Ingredients
The following ingredients have 6 Servings
- 1 cup uncooked Jasmine rice
- 6 cups chicken broth (, for a thicker congee (7 to 8 cups for thinner congee))
- 2 chicken breasts ((or 4 boneless skinless thighs, about 1.5 lbs (680 g)))
- 2 teaspoons ginger (, grated)
- 1/2 teaspoon fine sea salt ((or to taste))
- 4 cups baby spinach ((or 2 cups frozen spinach) (*Footnote 1))
- 2 teaspoons toasted sesame oil
- 2 green onions (, chopped)
- Boiled or fried eggs
- Sriracha sauce or homemade chili oil
- Chinese pickles or fermented tofu
- Crushed roasted peanuts or roasted sesame seeds
- Chopped cilantro
Instruction
- Add Jasmine rice into a large bowl. Add tap water to cover. Use your hand to rinse the rice gently a couple times, then drain the water.
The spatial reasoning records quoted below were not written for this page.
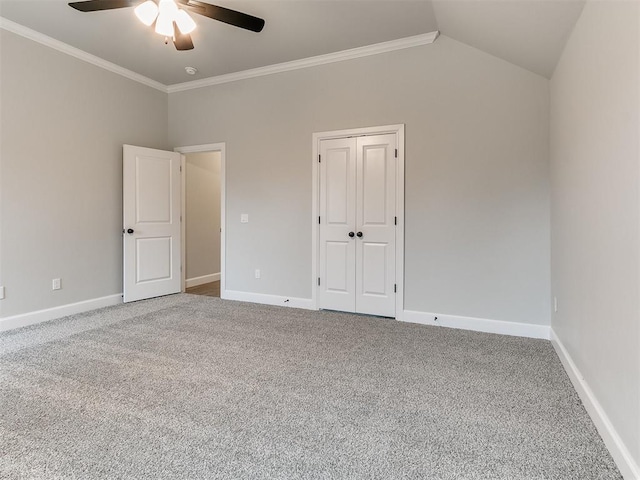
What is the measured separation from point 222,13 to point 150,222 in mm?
3015

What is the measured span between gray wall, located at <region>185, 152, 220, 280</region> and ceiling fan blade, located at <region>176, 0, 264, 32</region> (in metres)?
3.18

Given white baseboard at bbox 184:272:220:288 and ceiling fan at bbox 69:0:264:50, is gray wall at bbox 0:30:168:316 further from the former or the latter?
ceiling fan at bbox 69:0:264:50

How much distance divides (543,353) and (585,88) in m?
1.98

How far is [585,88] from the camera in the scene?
2.12 m

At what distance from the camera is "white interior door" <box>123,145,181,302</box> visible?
4.53 metres

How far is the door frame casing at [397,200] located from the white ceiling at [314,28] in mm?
889

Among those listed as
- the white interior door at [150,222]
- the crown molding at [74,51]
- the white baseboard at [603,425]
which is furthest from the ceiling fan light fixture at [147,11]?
the white baseboard at [603,425]

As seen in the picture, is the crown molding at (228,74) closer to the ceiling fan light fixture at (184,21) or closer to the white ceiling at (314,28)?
the white ceiling at (314,28)

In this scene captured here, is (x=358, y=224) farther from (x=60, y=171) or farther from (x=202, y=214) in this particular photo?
(x=60, y=171)

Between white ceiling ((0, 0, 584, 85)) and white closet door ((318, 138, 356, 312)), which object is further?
white closet door ((318, 138, 356, 312))

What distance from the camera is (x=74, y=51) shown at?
13.0 ft

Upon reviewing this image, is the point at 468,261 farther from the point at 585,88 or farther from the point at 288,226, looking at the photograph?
the point at 288,226

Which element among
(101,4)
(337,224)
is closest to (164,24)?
(101,4)

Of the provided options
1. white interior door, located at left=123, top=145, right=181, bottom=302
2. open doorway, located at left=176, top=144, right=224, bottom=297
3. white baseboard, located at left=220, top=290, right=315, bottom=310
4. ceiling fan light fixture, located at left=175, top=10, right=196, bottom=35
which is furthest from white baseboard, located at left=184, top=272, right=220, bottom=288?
ceiling fan light fixture, located at left=175, top=10, right=196, bottom=35
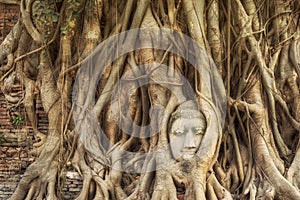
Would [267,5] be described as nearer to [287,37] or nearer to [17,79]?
[287,37]

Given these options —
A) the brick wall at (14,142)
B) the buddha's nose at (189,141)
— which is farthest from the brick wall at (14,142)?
the buddha's nose at (189,141)

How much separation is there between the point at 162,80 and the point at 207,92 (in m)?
0.42

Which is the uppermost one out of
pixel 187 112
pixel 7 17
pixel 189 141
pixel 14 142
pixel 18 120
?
pixel 7 17

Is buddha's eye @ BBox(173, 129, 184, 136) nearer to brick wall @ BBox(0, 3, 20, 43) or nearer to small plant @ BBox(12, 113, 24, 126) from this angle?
small plant @ BBox(12, 113, 24, 126)

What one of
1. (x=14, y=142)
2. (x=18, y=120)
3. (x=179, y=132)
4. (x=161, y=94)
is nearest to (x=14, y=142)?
(x=14, y=142)

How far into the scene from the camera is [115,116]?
432cm

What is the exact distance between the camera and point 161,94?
13.9ft

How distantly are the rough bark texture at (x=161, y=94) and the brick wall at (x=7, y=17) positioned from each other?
52cm

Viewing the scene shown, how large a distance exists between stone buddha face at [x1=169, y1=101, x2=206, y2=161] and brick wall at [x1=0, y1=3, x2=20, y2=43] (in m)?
2.26

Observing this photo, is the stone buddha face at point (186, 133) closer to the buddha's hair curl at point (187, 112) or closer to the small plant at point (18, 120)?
the buddha's hair curl at point (187, 112)

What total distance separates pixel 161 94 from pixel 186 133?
0.46 metres

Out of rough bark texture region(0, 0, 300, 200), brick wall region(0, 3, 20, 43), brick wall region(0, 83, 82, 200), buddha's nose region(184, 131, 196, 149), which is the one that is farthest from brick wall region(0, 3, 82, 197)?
buddha's nose region(184, 131, 196, 149)

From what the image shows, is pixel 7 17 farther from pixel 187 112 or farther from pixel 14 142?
pixel 187 112

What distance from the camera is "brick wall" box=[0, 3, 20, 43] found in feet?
16.7
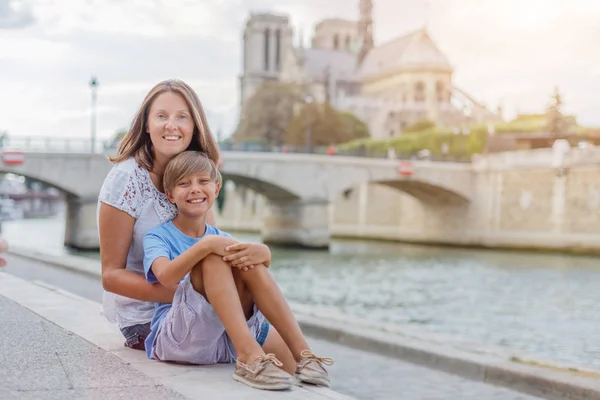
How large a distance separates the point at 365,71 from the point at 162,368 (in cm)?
7844

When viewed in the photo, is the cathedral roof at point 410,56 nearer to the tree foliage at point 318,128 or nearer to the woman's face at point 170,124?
the tree foliage at point 318,128

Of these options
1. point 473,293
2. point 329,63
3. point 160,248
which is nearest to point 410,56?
point 329,63

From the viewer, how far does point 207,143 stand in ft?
11.8

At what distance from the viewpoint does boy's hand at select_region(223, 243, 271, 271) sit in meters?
2.98

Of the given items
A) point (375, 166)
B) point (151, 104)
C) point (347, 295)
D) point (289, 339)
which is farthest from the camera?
point (375, 166)

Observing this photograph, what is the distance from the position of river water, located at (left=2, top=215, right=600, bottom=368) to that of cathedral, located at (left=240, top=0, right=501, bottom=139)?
106ft

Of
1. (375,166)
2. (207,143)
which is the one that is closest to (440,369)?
(207,143)

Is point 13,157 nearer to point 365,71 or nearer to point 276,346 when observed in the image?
point 276,346

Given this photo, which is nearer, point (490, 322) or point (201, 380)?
point (201, 380)

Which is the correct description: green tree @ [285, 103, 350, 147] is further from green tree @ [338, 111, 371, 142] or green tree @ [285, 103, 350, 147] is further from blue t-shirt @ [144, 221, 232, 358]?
blue t-shirt @ [144, 221, 232, 358]

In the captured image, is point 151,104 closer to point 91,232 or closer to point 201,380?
point 201,380

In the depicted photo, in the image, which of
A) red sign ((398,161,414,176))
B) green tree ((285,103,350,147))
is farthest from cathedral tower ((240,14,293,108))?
red sign ((398,161,414,176))

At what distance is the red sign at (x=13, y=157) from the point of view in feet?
93.4

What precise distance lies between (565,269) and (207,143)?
20.5 m
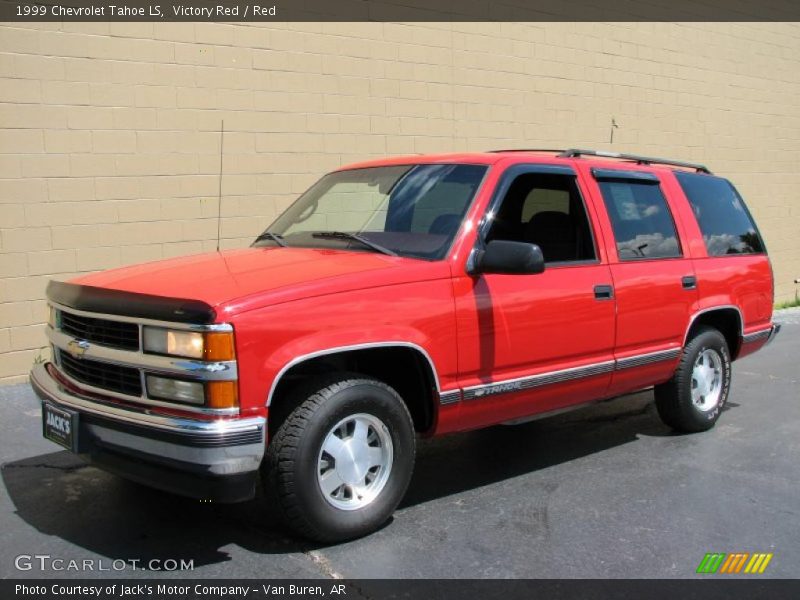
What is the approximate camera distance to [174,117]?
7.75 meters

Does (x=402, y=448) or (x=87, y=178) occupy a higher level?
(x=87, y=178)

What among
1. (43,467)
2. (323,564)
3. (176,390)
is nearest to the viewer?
(176,390)

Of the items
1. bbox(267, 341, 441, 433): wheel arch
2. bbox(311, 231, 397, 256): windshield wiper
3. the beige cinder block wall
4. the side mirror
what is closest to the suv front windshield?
bbox(311, 231, 397, 256): windshield wiper

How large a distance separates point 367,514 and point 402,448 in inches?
14.4

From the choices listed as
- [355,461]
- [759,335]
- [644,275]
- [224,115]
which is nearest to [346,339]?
[355,461]

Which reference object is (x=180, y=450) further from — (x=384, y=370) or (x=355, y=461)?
(x=384, y=370)

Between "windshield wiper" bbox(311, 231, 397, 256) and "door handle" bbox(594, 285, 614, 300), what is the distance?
1.38m

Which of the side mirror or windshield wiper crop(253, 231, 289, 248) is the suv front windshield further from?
the side mirror

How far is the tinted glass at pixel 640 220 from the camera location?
5488 millimetres

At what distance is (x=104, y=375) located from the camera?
3955 mm

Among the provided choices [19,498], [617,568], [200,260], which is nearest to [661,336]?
[617,568]

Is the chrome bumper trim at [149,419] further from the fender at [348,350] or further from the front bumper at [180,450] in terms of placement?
the fender at [348,350]

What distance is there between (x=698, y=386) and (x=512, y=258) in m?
2.57
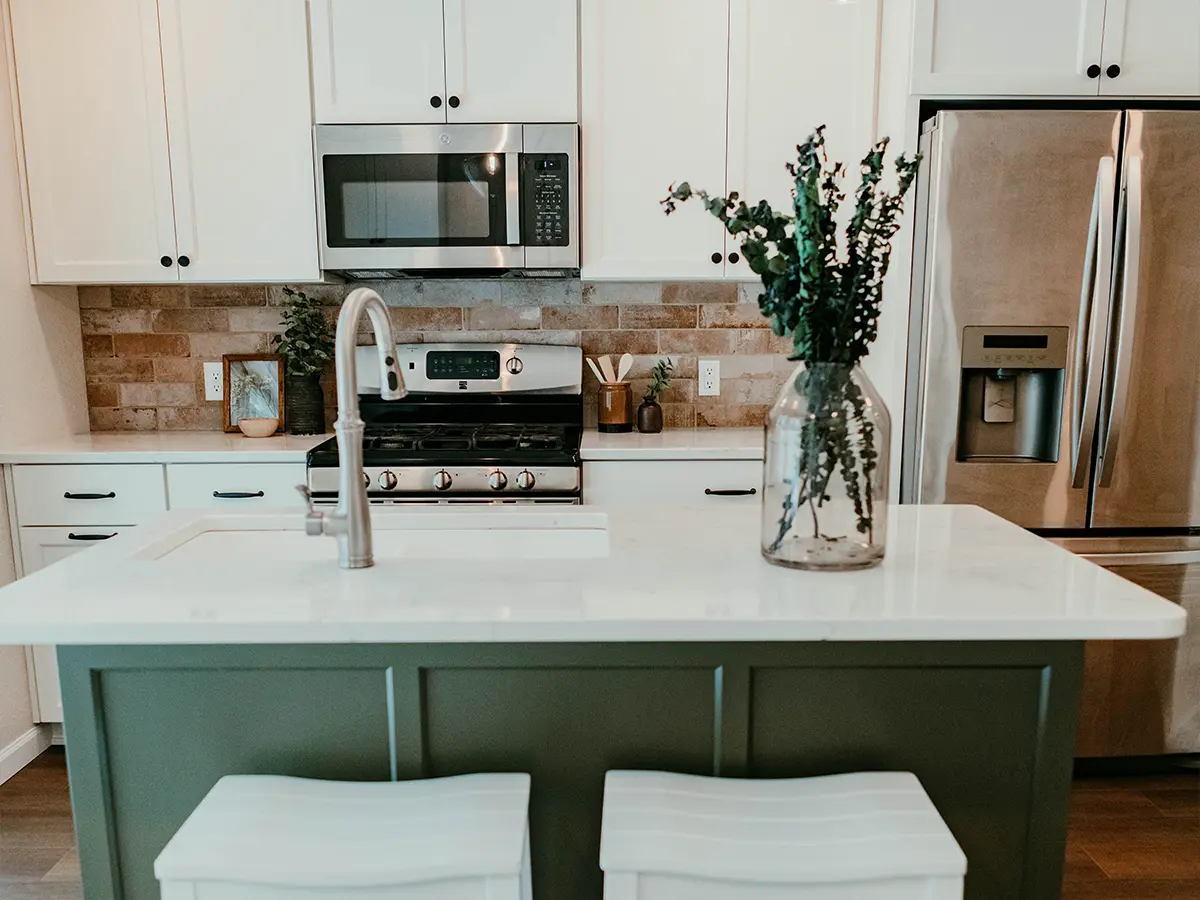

Repeat 2 times. Transfer the drained rice into the Instant pot. Add chicken broth, chicken, and ginger.
- Close and seal the lid. Set to cook in manual mode on high pressure for 15 minutes. If using a pressure cooker, cook over medium heat until the pressure is added. Then cook on high pressure with medium-low heat for 15 minutes.
- Use natural release once done. Do not use fast release. (*Footnote 2)
- Transfer the chicken breasts to a big plate and shred them with forks. Transfer the chicken back into the pot.
- Turn on saute function. Add the spinach into the pot. Cook and stir for 1 minute and turn off the Instant Pot.
- Add toasted sesame oil and green onion. Stir to mix well.
- Transfer the congee into small serving bowls. Garnish with any toppings you prefer. Or you can simply serve the hot congee as it is.